Permanecieron en el peldaño, mirando al infinito, cada uno de ellos siguió la discusión mentalmente.

– ¿Por qué no puedes conformarte con seguir adelante como el resto de los mortales? -Sonaba razonable.

– Sencillamente, me interesa mi trabajo, ¿qué tiene eso de malo?

Ella comprendía por qué le molestaba: Sean quería que se quedaran en el mismo lugar y cerca de la misma gente durante el resto de sus vidas, y su ambición amenazaba este planteamiento. A veces, se preguntaba si salía con ella, una chica rechoncha que no era ni la mitad de atractiva que él, porque confiaba en que le estaría agradecida y se quedaría a su lado.

– Y eres competitiva -le dijo como si le estuviera confesando sus propias debilidades a regañadientes.

– No lo soy.

– Lo eres, todo el mundo lo sabe. Eres competitiva y, para ser sinceros -añadió en voz más baja para adoptar un tono confidencial-, eso me asusta.

– Por el amor de Dios, Sean…

– Si tuvieras que elegir entre tu trabajo y yo, ¿con cuál te quedarías?

– Me cago en diez, ¿quieres parar?

Él tiró el cigarrillo al jardín, al rincón al que siempre tiraba sus colillas. Paddy sabía que debajo de la nieve había cachitos de cigarrillos liados del largo y caluroso verano pasado, cuando ambos acababan de salir del instituto y vivían pegados. Ella acababa de empezar en el Daily News y no sabía si sería capaz de aguantarlo. Encima de ésta, había otra capa de ceniza y filtros del lluvioso otoño, cuando Sean empezó a trabajar y tuvo un poco de dinero de verdad para permitirse cigarrillos de verdad. Y encima, estaban las colillas de Navidad, cuando se sentaban en el peldaño a oscuras con una mantita encima de las rodillas y se hacían arrumacos; allí mismo, Sean, el Día del Boxeador, después de almorzar, le propuso que se casaran. Toda esa intimidad se había evaporado desde que se comprometieron, y Paddy no era capaz de entender por qué.

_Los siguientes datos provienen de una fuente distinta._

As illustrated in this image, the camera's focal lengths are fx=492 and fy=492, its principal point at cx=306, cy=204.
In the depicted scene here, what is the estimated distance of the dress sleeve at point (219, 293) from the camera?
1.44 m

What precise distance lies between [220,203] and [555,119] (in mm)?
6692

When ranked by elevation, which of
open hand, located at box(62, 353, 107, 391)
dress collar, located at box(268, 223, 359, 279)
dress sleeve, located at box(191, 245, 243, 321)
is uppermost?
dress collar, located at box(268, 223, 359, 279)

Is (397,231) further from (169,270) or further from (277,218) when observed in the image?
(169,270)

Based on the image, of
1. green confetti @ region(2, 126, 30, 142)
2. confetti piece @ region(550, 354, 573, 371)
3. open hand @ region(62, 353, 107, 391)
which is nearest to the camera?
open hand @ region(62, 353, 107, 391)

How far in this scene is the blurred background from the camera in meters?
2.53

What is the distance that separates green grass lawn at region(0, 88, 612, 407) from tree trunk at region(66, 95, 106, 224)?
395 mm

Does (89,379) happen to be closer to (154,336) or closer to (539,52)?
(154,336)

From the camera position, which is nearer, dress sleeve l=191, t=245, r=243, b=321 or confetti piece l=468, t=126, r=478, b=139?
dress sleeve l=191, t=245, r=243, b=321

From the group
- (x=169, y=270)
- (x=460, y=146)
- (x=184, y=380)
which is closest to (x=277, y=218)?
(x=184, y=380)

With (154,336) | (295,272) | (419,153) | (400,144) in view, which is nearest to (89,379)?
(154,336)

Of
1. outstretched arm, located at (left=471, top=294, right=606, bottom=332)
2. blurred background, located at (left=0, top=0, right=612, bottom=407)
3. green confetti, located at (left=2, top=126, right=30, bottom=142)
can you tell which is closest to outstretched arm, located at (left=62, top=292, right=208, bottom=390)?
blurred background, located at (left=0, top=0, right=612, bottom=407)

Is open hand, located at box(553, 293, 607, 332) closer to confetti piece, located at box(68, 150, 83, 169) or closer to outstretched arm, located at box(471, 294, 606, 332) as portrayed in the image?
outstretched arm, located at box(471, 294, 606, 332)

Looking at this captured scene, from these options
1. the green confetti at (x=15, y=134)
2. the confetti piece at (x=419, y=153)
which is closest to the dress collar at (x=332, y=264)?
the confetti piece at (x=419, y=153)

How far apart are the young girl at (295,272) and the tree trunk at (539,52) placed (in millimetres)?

Sean mantenía la mirada en el árbol flaco y solitario del fondo del jardín.

– Me da miedo que me dejes.

– Oh, no pienso dejarte, Sean. -Paddy buscó su mano, llena de callos e hinchada por el trabajo, y la levantó hasta tocarla con los labios. Le besó la palma de la mano con todas sus fuerzas-. Seanie, tú eres mi amor.

Él le acarició la mejilla con la otra mano y se miraron el uno al otro con tristeza.

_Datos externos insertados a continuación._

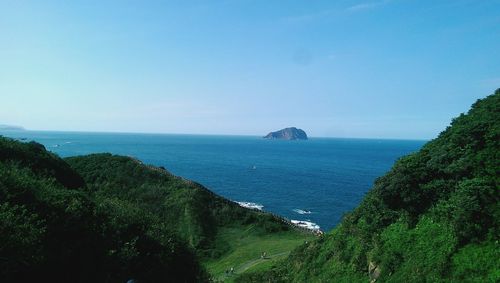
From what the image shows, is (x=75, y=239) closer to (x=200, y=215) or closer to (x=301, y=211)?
(x=200, y=215)

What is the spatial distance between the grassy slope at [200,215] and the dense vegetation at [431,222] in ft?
42.9

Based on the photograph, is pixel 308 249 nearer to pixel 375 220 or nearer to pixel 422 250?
pixel 375 220

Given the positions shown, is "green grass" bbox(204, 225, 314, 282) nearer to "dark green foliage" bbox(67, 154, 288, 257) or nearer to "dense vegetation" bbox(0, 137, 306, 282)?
"dark green foliage" bbox(67, 154, 288, 257)

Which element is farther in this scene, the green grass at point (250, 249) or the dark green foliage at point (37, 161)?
the green grass at point (250, 249)

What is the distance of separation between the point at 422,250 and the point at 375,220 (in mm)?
6598

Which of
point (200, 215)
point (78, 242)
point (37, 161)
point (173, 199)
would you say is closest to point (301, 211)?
point (200, 215)

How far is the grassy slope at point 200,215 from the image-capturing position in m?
54.5

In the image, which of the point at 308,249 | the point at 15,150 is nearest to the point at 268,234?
the point at 308,249

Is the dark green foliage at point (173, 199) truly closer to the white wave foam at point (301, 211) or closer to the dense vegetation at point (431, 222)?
the white wave foam at point (301, 211)

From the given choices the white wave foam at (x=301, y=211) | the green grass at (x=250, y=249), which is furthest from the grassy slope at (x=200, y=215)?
the white wave foam at (x=301, y=211)

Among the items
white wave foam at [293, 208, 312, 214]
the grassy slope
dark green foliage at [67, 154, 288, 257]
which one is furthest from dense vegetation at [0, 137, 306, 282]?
white wave foam at [293, 208, 312, 214]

– Lo eres -dijo ella con firmeza, sin saber muy bien a quién trataba de convencer-. Eres mi querido, amado Sean, y jamás te dejaré. -Pero mientras lo decía deseaba con todas sus fuerzas que fuera verdad. Le dolía la garganta-. Sube conmigo al piso de arriba y nos enrollamos, ¿vale?

Él se miró los pies; ella le volvió a besar la mano.

– Sean, no debí decir aquello del muchacho; no estoy segura de lo que vi. Sube conmigo.

Le tiró de la manga para animarlo, mientras abría la puerta, temerosa de soltarlo, no fuera a escapársele y desaparecer por la nieve para siempre. Lo sostenía con fuerza y tiró de él para hacerle entrar, y así lo atrajo hacia la calidez.